• Problems to work on
• A. Answer these questions from the news report on the presidents' security meeting:
(i) Where did Duterte convene the National Security Council?
(ii) Which court acquitted Arroyo of plunder charges?
(iii) Who was the newly elected Senate President who joined the meeting?
• B. Write a continuation of the news report on the presidents' security meeting, beginning after its final sentence.

• Reading passage
MANILA, AUGUST 1, 2016 (PHILSTAR) Updated July 27, 2016 - 4:26pm - The five most recent presidents of the Philippines met on Wednesday for a national security meeting to discuss the recent decision on the Philippines's case against China.

President Rodrigo Duterte convened the National Security Council at Malacañan with former presidents Fidel Ramos, Joseph Estrada, Gloria Macapagal Arroyo and Benigno Aquino III.

Upon his arrival, Aquino skipped shaking hands with Arroyo, who was released last week from hospital detention after being acquitted from plunder charges by the Supreme Court. Arroyo had cried foul over what she deemed as political persecution under Aquino's watch in the cases filed against her before the Sandiganbayan.

Joining the meeting were Duterte's Cabinet officials as well as newly elected Senate President Aquilino Pimentel III and House Speaker Pantaleon Alvarez.

READ MORE...

• Record excerpts
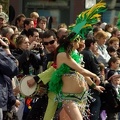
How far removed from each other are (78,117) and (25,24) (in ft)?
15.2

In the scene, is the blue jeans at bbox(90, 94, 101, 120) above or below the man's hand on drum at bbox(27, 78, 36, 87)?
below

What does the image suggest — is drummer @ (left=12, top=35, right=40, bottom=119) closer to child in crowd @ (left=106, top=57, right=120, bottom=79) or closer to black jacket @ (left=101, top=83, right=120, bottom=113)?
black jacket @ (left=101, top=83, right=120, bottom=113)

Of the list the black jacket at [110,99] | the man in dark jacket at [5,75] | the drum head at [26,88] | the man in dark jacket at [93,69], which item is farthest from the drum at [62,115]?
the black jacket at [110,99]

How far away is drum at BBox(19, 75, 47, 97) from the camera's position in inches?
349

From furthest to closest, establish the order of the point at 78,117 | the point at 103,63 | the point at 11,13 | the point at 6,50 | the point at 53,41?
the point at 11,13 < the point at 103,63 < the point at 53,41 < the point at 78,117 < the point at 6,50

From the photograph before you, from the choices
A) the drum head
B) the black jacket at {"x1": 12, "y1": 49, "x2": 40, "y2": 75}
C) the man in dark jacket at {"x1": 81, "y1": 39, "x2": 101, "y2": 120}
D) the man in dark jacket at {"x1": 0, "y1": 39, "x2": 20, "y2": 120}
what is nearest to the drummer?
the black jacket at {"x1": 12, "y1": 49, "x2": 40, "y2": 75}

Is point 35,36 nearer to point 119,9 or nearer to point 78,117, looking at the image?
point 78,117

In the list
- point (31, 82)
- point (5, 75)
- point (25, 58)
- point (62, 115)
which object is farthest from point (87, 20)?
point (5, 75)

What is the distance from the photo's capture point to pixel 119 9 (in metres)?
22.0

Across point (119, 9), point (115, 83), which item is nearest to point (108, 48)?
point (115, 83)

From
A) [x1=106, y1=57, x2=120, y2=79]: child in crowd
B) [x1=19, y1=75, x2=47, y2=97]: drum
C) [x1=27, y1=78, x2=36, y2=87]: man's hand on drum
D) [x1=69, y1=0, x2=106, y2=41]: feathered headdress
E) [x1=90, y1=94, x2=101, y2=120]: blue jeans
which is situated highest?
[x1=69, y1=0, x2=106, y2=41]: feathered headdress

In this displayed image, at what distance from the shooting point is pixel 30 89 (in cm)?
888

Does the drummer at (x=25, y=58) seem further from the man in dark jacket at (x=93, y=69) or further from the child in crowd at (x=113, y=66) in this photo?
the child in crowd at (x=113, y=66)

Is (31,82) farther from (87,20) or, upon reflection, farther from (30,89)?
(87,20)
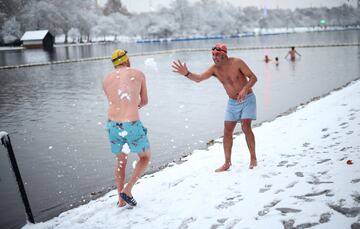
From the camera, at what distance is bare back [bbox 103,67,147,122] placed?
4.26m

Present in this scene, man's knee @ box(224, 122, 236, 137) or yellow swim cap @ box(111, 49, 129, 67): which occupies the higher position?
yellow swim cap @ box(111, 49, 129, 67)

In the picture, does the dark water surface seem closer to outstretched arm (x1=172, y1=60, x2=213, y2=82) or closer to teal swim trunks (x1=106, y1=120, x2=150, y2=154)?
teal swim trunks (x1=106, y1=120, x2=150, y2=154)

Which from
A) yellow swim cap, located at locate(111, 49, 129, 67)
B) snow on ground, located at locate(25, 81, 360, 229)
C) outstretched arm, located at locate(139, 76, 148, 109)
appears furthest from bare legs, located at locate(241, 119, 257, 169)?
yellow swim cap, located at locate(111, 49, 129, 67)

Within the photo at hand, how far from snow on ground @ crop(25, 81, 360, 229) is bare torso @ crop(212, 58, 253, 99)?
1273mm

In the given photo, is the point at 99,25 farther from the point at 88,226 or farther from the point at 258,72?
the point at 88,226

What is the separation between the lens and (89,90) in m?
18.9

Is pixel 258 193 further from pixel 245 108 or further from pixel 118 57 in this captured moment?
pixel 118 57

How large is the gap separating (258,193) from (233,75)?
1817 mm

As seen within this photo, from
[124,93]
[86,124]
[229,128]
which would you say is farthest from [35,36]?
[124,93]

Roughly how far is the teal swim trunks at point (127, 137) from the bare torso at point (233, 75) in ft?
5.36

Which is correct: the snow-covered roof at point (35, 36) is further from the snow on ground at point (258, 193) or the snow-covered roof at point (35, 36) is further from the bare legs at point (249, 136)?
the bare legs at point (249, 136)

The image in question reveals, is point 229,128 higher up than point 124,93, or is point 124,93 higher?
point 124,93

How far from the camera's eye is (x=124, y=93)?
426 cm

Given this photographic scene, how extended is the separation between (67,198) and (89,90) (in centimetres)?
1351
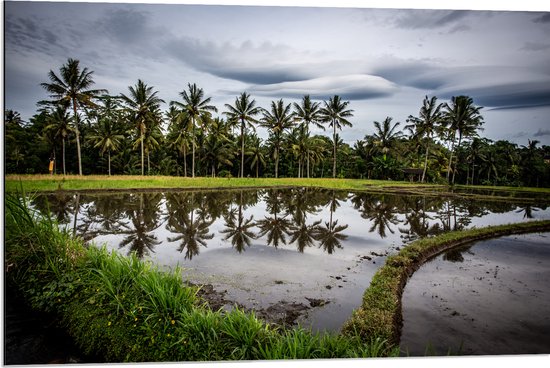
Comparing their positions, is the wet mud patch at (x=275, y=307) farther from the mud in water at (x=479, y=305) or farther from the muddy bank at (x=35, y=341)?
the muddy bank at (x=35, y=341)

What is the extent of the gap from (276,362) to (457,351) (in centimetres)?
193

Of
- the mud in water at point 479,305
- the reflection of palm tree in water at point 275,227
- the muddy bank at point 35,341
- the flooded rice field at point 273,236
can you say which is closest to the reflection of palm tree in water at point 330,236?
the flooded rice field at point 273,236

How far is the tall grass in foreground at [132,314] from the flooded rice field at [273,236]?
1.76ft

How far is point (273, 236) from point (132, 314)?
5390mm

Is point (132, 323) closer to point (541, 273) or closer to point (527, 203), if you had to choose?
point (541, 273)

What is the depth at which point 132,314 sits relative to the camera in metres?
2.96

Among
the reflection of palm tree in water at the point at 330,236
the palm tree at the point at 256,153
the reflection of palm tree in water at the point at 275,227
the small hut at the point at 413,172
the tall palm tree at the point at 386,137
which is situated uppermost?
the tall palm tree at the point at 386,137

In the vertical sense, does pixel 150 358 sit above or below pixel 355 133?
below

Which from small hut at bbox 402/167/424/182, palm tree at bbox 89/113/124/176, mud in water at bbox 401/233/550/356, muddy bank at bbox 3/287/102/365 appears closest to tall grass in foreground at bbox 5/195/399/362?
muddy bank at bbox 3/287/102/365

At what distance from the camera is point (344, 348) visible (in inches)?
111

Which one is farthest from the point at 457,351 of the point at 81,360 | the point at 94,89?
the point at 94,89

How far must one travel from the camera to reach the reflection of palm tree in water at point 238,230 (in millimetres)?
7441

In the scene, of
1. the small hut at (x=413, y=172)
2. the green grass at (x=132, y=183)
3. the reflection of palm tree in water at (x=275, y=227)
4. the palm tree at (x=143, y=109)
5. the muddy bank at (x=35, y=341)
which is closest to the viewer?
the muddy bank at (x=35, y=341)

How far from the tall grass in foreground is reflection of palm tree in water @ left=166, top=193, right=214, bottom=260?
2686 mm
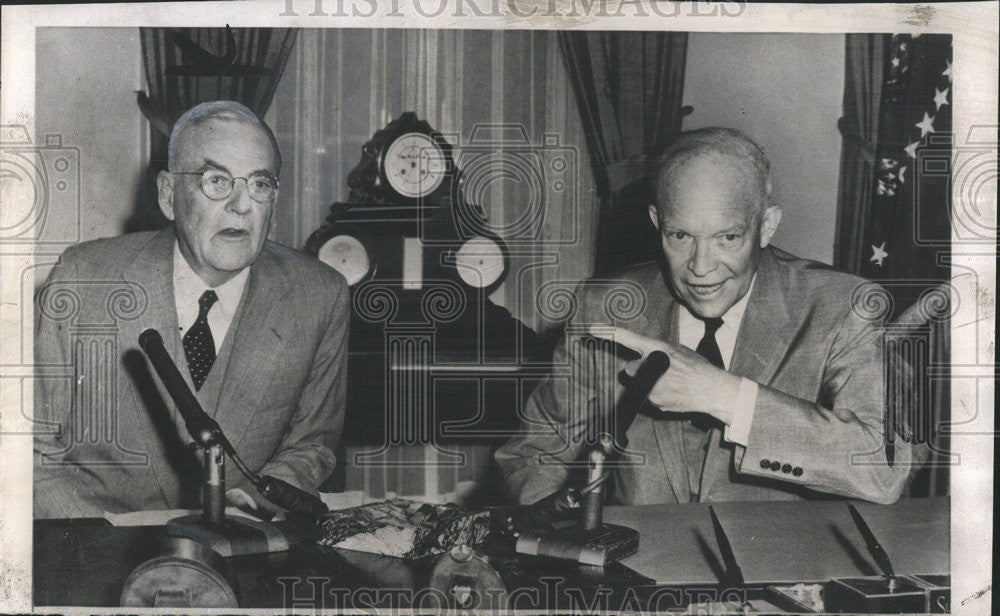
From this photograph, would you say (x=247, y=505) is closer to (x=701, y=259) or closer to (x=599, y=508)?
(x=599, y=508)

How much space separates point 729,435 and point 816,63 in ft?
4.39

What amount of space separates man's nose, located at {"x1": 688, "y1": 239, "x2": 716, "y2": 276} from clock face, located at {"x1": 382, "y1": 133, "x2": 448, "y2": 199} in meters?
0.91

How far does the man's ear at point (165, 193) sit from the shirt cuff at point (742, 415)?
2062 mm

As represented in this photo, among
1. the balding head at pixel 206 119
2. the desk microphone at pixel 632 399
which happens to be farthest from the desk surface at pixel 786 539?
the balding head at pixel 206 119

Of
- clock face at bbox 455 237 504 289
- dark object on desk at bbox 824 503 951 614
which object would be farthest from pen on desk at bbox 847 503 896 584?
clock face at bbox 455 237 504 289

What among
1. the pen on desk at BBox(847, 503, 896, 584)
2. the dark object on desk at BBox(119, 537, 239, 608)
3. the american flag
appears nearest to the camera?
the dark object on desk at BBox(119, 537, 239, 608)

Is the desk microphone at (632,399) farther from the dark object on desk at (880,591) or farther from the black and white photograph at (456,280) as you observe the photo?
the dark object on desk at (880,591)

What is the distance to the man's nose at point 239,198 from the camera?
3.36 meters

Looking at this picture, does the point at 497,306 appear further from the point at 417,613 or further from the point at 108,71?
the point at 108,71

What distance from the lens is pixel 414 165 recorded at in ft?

• Responses
• A.
(i) At Malacañan.
(ii) The Supreme Court.
(iii) Aquilino Pimentel III.

• B.
The Presidential Communications Office had said the meeting was to agree on "vital policies and strategies on important matters, including the recent ruling of the Permanent Court of Arbitration on the West Philippine Sea."

The Philippines scored a sweeping legal victory from the landmark ruling against China issued on July 12. The arbitration case was filed and heard by an arbitral tribunal under the United Nation Convention on the Law of the Sea during the administration of Aquino.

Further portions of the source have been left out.